■ Aim of the task:
All lines from the line containing "What is the distance the" up to and including the last line of the listing below should be echoed exactly; no other lines belong in the response.

■ Material supplied:

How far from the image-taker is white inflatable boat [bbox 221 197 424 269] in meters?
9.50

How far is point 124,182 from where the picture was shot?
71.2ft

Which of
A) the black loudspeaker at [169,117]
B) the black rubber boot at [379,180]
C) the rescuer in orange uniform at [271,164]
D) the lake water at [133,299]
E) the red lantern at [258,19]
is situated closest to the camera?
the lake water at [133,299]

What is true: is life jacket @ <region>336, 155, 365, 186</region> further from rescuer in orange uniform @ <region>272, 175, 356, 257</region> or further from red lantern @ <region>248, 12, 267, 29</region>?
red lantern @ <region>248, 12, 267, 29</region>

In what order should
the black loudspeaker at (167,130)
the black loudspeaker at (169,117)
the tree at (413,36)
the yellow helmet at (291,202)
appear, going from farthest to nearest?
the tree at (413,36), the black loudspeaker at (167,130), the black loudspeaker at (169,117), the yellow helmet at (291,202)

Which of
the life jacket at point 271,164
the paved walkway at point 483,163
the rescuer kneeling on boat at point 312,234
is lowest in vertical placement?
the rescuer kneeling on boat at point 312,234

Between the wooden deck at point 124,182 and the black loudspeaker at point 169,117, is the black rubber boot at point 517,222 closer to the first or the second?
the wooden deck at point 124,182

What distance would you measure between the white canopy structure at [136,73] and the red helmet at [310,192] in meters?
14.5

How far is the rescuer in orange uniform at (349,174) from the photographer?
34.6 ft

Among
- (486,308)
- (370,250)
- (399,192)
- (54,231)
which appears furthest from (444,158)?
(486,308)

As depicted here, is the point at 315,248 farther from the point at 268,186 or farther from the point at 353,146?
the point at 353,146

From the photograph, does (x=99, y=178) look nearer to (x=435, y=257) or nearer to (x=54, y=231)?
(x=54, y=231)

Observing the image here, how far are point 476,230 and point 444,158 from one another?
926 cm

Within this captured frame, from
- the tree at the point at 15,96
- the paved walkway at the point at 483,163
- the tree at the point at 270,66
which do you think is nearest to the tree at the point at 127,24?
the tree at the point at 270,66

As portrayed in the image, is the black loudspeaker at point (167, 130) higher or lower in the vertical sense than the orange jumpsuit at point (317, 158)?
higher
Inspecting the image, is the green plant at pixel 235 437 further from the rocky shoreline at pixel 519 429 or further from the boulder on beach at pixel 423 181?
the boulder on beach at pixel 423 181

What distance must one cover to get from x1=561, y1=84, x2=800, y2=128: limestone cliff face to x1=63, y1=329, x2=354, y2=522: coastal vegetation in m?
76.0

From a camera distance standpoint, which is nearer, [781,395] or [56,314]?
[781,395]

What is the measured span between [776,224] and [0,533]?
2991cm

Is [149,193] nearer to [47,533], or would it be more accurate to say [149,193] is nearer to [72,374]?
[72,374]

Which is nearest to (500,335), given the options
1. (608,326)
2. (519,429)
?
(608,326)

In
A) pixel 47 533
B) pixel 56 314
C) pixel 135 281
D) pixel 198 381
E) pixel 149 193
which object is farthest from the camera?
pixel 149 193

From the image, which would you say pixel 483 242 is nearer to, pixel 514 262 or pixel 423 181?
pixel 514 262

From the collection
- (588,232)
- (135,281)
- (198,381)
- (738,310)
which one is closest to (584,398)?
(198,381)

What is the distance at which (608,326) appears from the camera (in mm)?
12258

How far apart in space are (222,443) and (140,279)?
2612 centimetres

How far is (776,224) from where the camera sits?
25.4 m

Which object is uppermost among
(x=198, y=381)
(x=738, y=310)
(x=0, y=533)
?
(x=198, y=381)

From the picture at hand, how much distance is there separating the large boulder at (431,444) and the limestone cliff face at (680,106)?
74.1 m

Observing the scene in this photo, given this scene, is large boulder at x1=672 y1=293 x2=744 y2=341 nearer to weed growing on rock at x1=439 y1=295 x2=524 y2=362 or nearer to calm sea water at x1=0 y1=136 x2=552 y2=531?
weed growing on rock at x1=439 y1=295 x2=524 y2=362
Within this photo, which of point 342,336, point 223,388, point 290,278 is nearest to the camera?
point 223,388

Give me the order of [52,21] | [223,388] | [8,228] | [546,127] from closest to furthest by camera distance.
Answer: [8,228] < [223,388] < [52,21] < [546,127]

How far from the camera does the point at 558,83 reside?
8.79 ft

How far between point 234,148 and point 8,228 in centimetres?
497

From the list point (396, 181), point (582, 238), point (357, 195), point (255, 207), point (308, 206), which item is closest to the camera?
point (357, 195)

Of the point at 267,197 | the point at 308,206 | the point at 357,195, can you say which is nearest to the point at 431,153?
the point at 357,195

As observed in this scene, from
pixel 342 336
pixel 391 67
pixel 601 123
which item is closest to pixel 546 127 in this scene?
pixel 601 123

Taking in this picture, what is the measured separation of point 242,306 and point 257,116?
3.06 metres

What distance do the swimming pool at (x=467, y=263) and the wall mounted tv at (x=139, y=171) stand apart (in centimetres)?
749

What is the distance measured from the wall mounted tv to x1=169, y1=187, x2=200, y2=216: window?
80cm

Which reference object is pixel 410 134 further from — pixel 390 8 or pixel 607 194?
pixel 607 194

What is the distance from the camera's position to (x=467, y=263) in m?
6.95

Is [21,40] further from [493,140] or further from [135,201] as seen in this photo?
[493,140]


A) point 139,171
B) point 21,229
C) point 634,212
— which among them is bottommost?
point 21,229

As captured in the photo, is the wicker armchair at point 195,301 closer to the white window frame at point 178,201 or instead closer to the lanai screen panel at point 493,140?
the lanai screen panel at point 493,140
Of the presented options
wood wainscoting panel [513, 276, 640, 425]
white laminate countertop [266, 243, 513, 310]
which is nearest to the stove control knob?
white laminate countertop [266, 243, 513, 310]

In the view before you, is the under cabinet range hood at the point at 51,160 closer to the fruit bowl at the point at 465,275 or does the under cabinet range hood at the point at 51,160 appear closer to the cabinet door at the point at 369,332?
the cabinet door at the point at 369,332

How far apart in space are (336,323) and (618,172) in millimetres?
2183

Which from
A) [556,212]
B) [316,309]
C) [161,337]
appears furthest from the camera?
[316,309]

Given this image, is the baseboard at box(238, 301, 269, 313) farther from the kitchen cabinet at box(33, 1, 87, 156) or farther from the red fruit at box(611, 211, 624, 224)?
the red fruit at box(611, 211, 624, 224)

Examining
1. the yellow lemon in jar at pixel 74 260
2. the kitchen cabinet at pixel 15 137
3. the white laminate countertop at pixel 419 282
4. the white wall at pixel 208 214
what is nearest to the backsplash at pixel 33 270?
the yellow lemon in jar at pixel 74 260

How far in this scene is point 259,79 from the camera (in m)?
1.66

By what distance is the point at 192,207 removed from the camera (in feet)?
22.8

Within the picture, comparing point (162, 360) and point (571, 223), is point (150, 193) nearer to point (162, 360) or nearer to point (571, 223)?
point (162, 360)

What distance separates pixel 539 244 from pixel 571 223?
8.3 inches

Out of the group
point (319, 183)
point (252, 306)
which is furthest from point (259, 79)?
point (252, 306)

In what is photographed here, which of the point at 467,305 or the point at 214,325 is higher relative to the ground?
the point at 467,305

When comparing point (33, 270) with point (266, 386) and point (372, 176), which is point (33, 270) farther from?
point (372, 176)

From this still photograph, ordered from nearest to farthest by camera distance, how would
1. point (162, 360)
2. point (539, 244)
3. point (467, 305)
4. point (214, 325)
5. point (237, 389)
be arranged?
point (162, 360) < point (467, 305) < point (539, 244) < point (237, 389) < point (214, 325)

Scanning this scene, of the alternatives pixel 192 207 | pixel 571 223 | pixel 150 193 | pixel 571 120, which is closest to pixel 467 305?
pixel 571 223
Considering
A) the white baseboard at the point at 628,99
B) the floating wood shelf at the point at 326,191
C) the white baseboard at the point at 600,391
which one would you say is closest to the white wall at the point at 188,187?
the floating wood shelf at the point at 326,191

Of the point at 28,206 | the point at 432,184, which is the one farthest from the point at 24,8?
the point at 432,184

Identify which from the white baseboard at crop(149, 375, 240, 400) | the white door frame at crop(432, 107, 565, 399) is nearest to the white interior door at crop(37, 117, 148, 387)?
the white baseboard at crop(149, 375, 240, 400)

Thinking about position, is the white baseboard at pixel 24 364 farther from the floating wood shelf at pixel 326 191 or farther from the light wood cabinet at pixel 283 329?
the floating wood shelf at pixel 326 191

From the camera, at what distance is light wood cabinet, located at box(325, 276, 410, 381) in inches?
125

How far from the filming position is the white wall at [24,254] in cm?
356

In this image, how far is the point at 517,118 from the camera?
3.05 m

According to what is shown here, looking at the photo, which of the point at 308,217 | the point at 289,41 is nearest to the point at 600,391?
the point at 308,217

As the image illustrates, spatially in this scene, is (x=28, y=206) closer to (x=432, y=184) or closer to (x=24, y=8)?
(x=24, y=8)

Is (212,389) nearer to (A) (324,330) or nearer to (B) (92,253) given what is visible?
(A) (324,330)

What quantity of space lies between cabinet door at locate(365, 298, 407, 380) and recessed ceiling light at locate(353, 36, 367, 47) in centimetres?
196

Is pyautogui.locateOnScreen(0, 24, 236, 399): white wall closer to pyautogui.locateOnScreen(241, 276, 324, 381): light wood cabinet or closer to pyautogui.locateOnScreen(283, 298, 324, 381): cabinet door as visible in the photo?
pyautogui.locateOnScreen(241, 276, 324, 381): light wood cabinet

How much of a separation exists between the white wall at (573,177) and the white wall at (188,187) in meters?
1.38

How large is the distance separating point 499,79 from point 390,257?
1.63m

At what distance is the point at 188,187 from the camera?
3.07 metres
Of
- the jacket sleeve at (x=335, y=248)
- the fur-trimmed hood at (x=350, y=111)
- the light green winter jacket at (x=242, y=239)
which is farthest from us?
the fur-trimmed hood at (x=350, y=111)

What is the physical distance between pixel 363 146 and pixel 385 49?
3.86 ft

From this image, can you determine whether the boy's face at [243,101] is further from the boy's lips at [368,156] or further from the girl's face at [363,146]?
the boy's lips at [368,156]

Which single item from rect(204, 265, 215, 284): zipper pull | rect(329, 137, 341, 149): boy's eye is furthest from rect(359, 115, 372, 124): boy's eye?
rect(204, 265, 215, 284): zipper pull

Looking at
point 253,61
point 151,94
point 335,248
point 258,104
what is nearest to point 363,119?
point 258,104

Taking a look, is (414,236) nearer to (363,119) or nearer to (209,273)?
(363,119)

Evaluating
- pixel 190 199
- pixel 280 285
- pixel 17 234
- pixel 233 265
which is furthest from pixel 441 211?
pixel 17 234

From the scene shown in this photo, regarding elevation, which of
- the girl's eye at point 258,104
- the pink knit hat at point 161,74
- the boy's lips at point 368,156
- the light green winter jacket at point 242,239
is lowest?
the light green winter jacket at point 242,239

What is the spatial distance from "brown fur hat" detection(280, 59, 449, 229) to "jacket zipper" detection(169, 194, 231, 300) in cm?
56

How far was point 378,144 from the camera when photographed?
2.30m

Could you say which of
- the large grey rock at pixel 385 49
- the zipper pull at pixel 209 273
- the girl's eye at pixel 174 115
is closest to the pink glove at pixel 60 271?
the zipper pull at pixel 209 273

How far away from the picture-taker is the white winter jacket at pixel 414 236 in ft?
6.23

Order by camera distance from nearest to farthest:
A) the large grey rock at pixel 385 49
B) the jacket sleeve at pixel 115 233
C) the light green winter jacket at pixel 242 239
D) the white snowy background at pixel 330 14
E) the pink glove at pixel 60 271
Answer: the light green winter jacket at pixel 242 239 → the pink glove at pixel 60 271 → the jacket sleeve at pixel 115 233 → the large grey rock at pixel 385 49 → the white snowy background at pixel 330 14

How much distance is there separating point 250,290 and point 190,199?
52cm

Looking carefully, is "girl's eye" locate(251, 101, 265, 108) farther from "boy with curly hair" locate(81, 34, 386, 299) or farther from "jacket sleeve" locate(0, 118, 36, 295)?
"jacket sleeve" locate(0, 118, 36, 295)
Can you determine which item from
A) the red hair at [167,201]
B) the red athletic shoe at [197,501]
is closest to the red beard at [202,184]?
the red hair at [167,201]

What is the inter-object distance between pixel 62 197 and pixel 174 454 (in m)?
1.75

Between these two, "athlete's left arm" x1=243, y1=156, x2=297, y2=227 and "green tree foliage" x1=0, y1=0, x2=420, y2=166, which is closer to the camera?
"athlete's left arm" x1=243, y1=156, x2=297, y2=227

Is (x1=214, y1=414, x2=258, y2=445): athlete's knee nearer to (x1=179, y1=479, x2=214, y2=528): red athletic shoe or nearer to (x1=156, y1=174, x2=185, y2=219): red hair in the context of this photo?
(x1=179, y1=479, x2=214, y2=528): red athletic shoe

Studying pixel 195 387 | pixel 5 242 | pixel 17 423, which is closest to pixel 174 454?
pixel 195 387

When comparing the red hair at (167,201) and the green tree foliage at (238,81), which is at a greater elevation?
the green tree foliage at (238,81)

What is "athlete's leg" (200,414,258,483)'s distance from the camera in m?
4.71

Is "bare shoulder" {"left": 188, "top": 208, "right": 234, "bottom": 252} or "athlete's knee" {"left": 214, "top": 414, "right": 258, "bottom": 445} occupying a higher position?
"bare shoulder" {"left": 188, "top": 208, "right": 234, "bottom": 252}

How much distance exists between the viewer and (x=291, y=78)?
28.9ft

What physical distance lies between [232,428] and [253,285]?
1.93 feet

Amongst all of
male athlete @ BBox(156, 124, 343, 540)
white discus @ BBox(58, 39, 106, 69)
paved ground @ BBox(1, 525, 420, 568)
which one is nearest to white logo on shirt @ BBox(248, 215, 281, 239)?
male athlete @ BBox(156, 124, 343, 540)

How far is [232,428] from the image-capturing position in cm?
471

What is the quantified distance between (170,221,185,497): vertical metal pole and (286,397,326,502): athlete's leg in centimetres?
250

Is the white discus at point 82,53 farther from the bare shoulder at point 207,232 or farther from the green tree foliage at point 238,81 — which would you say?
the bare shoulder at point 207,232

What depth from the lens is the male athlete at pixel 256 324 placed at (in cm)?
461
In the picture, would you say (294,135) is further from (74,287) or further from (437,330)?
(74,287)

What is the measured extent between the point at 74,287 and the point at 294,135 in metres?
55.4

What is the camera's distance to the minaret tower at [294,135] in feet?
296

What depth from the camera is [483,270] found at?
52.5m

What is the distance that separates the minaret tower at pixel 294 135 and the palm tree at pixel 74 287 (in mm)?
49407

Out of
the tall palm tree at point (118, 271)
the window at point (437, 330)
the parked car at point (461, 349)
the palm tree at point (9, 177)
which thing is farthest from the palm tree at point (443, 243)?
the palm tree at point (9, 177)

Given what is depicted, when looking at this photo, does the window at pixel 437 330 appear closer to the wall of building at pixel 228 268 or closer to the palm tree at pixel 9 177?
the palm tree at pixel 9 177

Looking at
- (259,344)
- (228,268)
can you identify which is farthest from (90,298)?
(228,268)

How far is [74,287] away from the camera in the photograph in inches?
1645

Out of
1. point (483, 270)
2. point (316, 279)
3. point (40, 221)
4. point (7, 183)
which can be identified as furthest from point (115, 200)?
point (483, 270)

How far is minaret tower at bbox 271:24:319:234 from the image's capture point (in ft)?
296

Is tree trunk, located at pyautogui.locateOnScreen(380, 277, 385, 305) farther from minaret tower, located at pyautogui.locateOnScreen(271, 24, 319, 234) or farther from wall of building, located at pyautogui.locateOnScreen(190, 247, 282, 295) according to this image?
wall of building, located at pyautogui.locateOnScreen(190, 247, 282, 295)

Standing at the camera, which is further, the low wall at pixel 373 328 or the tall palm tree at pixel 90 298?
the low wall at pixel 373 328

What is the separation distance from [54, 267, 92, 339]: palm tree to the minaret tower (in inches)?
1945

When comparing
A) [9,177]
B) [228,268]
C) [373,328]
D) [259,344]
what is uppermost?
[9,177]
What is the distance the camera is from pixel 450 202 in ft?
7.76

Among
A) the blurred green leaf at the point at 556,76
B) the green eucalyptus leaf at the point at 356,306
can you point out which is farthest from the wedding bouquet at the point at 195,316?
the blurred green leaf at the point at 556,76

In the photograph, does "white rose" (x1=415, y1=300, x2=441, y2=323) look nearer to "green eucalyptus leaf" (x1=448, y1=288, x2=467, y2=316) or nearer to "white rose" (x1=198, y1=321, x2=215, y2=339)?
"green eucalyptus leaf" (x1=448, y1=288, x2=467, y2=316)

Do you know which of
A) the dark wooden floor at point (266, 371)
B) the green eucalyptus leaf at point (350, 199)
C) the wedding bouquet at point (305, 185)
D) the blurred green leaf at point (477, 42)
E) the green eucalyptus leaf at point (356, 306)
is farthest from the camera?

■ Worked solution:
What is the distance the camera is from pixel 450 202 in ft?
7.76

Among
A) the blurred green leaf at the point at 556,76
B) the green eucalyptus leaf at the point at 356,306
can you point out which is farthest from the wedding bouquet at the point at 195,316?
the blurred green leaf at the point at 556,76

In the photograph, does "white rose" (x1=415, y1=300, x2=441, y2=323) look nearer to "green eucalyptus leaf" (x1=448, y1=288, x2=467, y2=316) or nearer to "white rose" (x1=198, y1=321, x2=215, y2=339)?
"green eucalyptus leaf" (x1=448, y1=288, x2=467, y2=316)

Do you know which of
A) the dark wooden floor at point (266, 371)
B) the green eucalyptus leaf at point (350, 199)
C) the wedding bouquet at point (305, 185)
D) the blurred green leaf at point (477, 42)
E) the green eucalyptus leaf at point (356, 306)
is farthest from the camera?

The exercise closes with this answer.